= Jonathan Slaght =

American writer and conservation biologist

Jonathan C. Slaght is an American writer and conservation biologist who studies endangered species of northeast Asia.

==Early life and education==
Slaght went to George School, graduating in 1994. He got his B.A. from Drew University where he studied the Russian language. He served in the Peace Corps in Primorye for three years. He earned an MS (2005) in Conservation Biology and a PhD in Wildlife Conservation (2011) from the University of Minnesota. He lives in South Minneapolis.

==Career==
Slaght is the regional director of the Wildlife Conservation Society's Temperate Asia Program where he oversees programs and projects in China, Mongolia, Afghanistan, Russia and Central Asia. He has worked there since 2011.

== Books ==
Slaght has written two books about conservation biology and fieldwork: Owls of the Eastern Ice (2020) and Tigers Between Empires (2025), both published by Farrar, Straus, and Giroux.

His first book describes his four years of fieldwork in the forests of Primorye studying Blakiston's fish owl drawing largely from his field notes taken while working on his PhD. Helen Macdonald called it "a wonderful guide to the reality of fieldwork." The book was named The Times Nature Book of the Year in 2020, and received the PEN/E. O. Wilson Literary Science Writing Award in 2021 as well as the Minnesota Book Award in 2021, and was nominated for a National Book Award in 2020. He was inducted into the World Owl Hall of Fame in 2017.

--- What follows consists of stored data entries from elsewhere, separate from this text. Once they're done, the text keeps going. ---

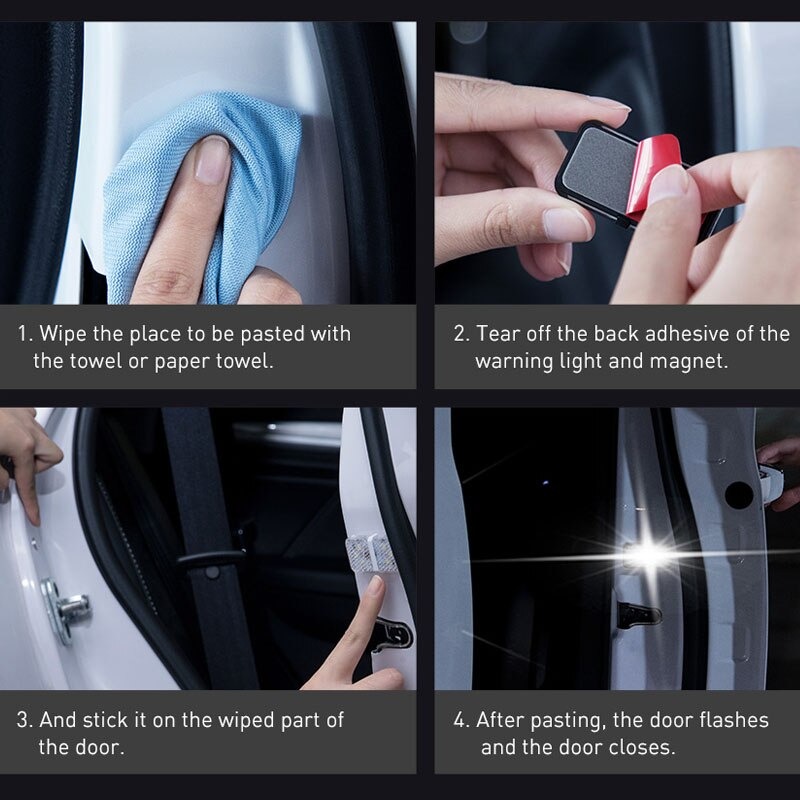 1. Wipe the place to be pasted with the towel or paper towel.

2. Tear off the back adhesive of the warning light and magnet.

3. And stick it on the wiped part of the door.

4. After pasting, the door flashes and the door closes.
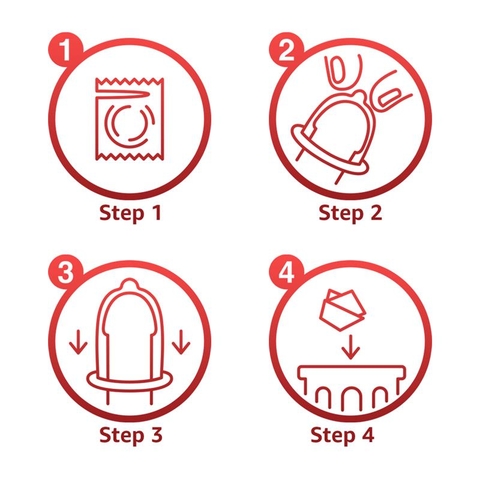 1

Step 1

2

Step 2

3

Step 3

4

Step 4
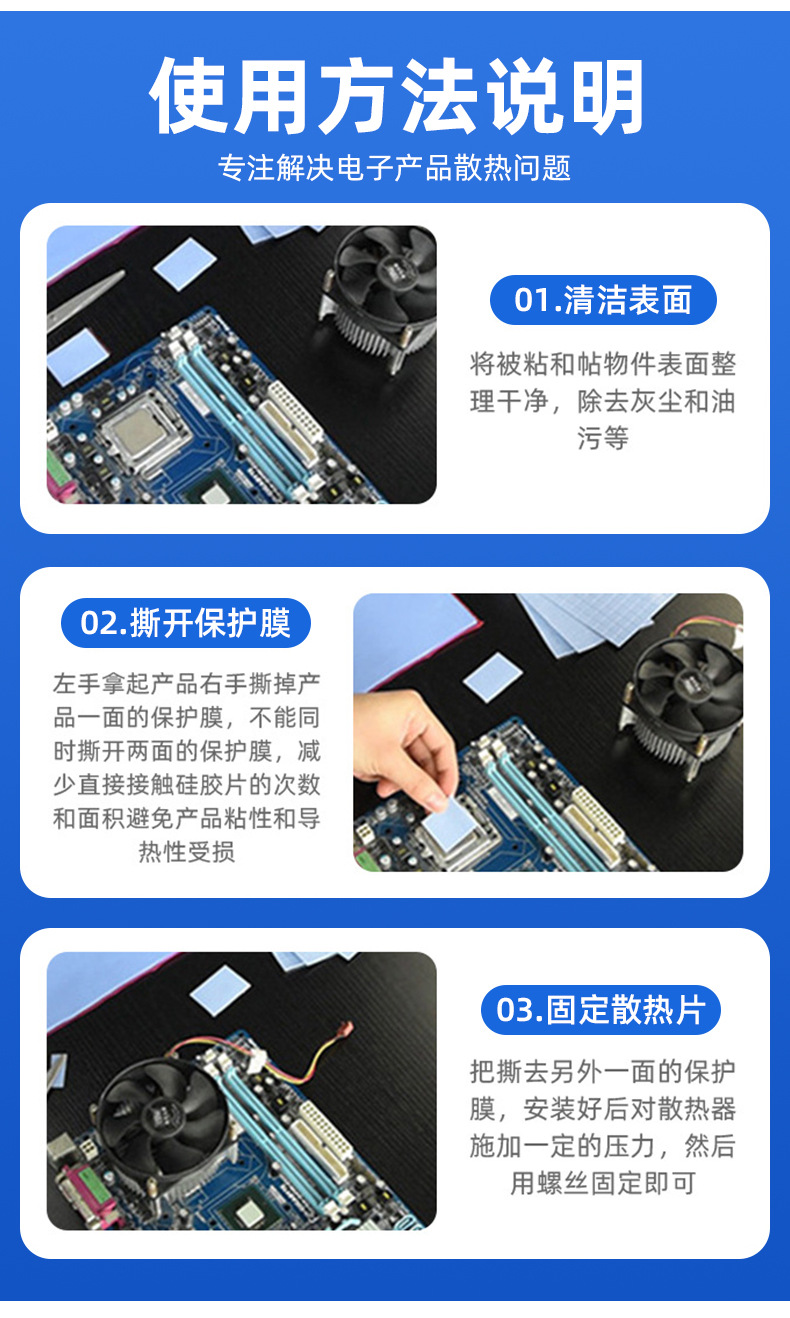 使用方法说明

专注解决电子产品散热问题

01.清洁表面

将被粘和帖物件表面整理干净，除去灰尘和油污等

02.撕开保护膜

左手拿起产品右手撕掉产品一面的保护膜，不能同时撕开两面的保护膜，减少直接接触硅胶片的次数和面积避免产品粘性和导热性受损

03.固定散热片

把撕去另外一面的保护膜，安装好后对散热器施加一定的压力，然后用螺丝固定即可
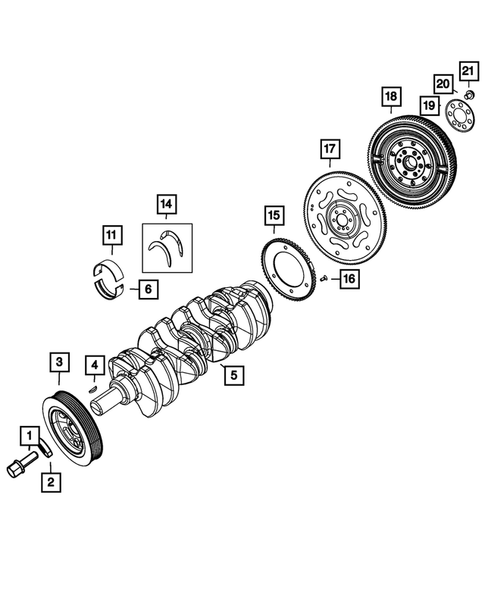 21
20
18
19
17
14
15
11
16
6
5
3
4
1
2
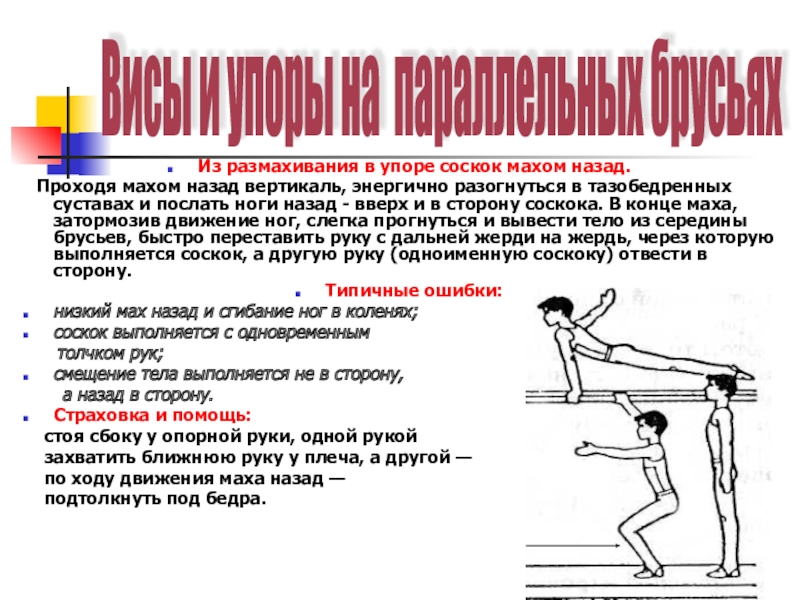 Висы и упоры на параллельных брусьях

Из размахивания в упоре соскок махом назад.

Проходя махом назад вертикаль, энергично разогнуться в тазобедренных суставах и послать ноги назад - вверх и в сторону соскока. В конце маха, затормозив движение ног, слегка прогнуться и вывести тело из середины брусьев, быстро переставить руку с дальней жерди на жердь, через которую выполняется соскок, а другую руку (одноименную соскоку) отвести в сторону.

Типичные ошибки:

низкий мах назад и сгибание ног в коленях;

соскок выполняется с одновременным толчком рук;

смещение тела выполняется не в сторону, а назад в сторону.

Страховка и помощь:

стоя сбоку у опорной руки, одной рукой захватить ближнюю руку у плеча, а другой — по ходу движения маха назад — подтолкнуть под бедра.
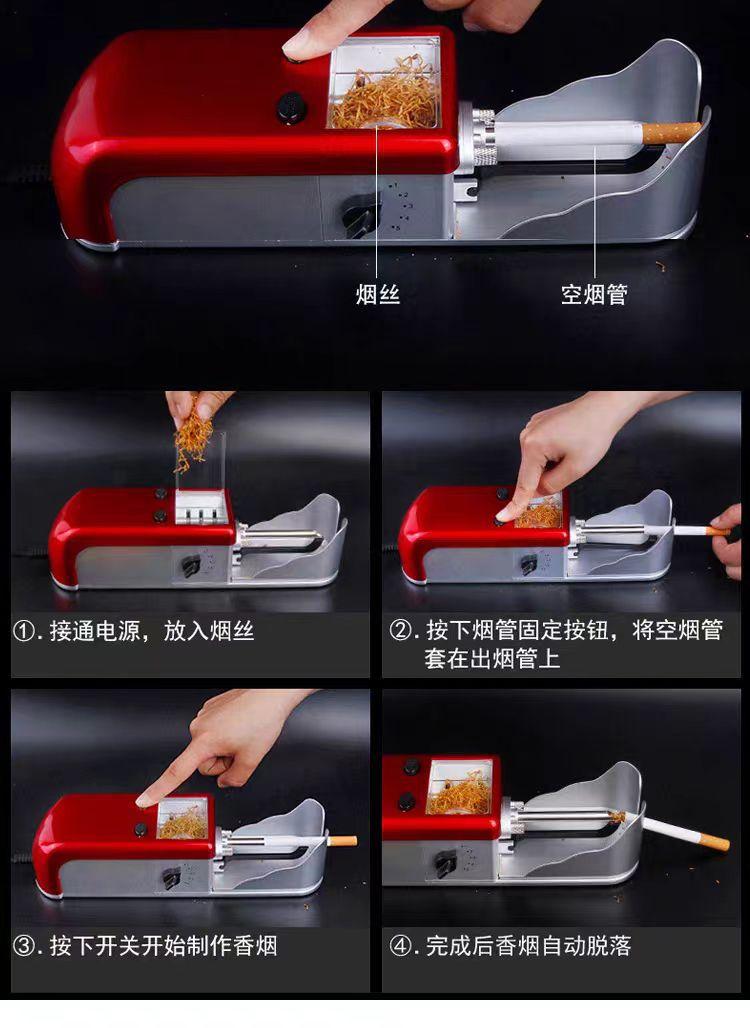 烟丝

空烟管

①. 接通电源，放入烟丝

②. 按下烟管固定按钮，将空烟管套在出烟管上

③. 按下开关开始制作香烟

④. 完成后香烟自动脱落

His second book, Tigers Between Empires, highlights thirty years of conservation projects centered around the Siberian tiger. Kirkus Reviews described it "as much about human history as it is about wild cats." Slaght was in the area during his time in the Peace Corps and met the tiger conservationists while he was there, occasionally assisting with their fieldwork. The book highlights the cooperation between Russian and US conservationists working together on the launch and maintenance of the Siberian Tiger Project. It was named one of the Best Books of 2025 by the Minnesota Star Tribune, BookPage, and CounterPunch.

Slaght has also translated books by other writers. He published and annotated a translation of Vladimir Arsenyev's book Across the Ussuri Kray (2016, Indiana University Press), a book which was inspirational for him. He also co-translated Winter Ecology of the Amur Tiger which was written by A. G. Yudakov and I. G. Nikolaev.

== Book Reviews ==
Slaght has reviewed books for both The New York Times and The Atlantic, including Suzanne Simard's Finding The Mother Tree, Ben Goldfarb's Crossings, and Adam Weymouth's Lone Wolf.

== Other Writings ==
His other writings have appeared in The New York Times, The Guardian, Orion Magazine, and Scientific American where he was a columnist.